On the day of Michael Wilson’s admission to X, she had left the ward when the men sat down to dinner, to walk back to the mess for her own dinner. Now, the beam of her torch projecting a steady dot of light onto the path in front of her, she was returning to X for what she regarded as the most pleasant tenure of each day, that slice of time between her own evening meal break and lights out in the ward. Tonight she particularly looked forward to it; a new patient always added interest, and sharpened her wits.
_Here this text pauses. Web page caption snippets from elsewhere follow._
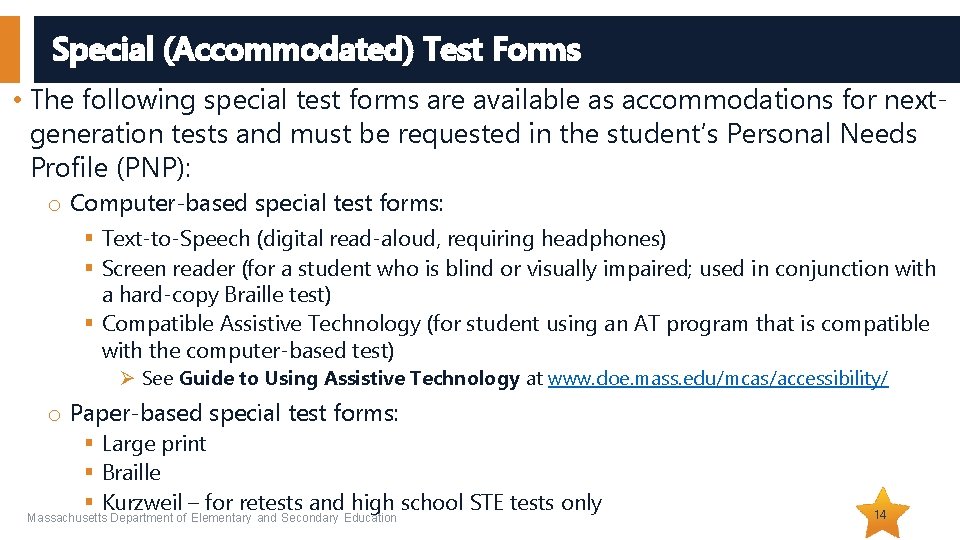 Special (Accommodated) Test Forms • The following special test forms are available as accommodations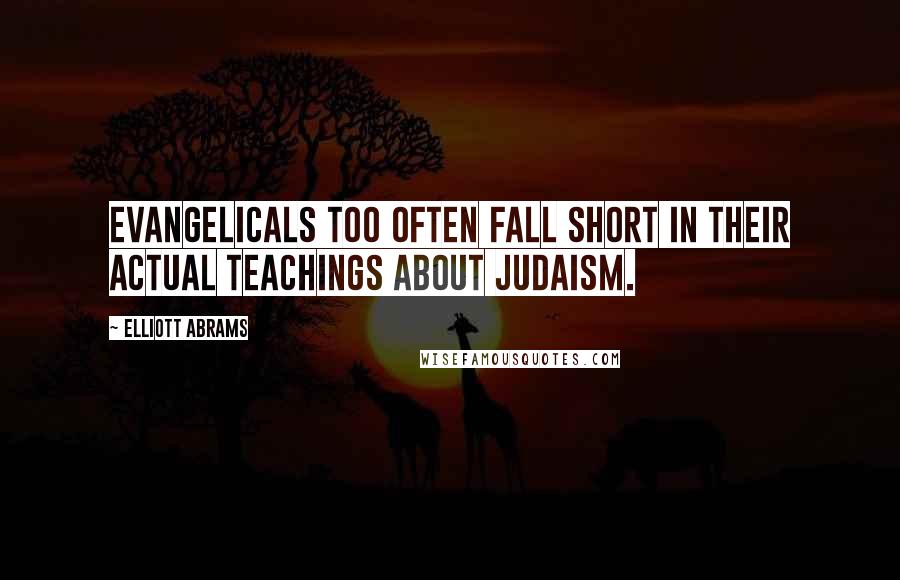 Elliott Abrams Quotes: Evangelicals too often fall short in their actual teachings about Judaism.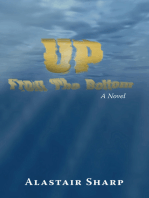 Up from the Bottom: A Novel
She was thinking about different kinds of pain. It seemed very long ago that she had railed at Matron because of her posting to ward X, protested angrily to that adamant lady that she had no experience with mental patients and indeed felt antagonistic toward them. At the time it had appeared as a punishment, a slap in the face from the army as all the thanks she got for those years in casualty clearing stations. That had been another life—tents, earthen floors, dust in the dry and mud in the wet, trying to keep healthy and fit for nursing duty when the climate and the conditions ground one down remorselessly. It had been a battering ram of horror and pain, it had lasted for weeks on end and stretched across years. But the pain had been different then. Funny, you could weep your heart out over an armless man, a sticky mass of entrails spilling everywhere, a heart suddenly as cold and still as a piece of meat in an ice chest; yet they were physical
faits accomplis
. Over and done with. You patched up what you could, mourned what you could not, and proceeded to forget while you moved always onward.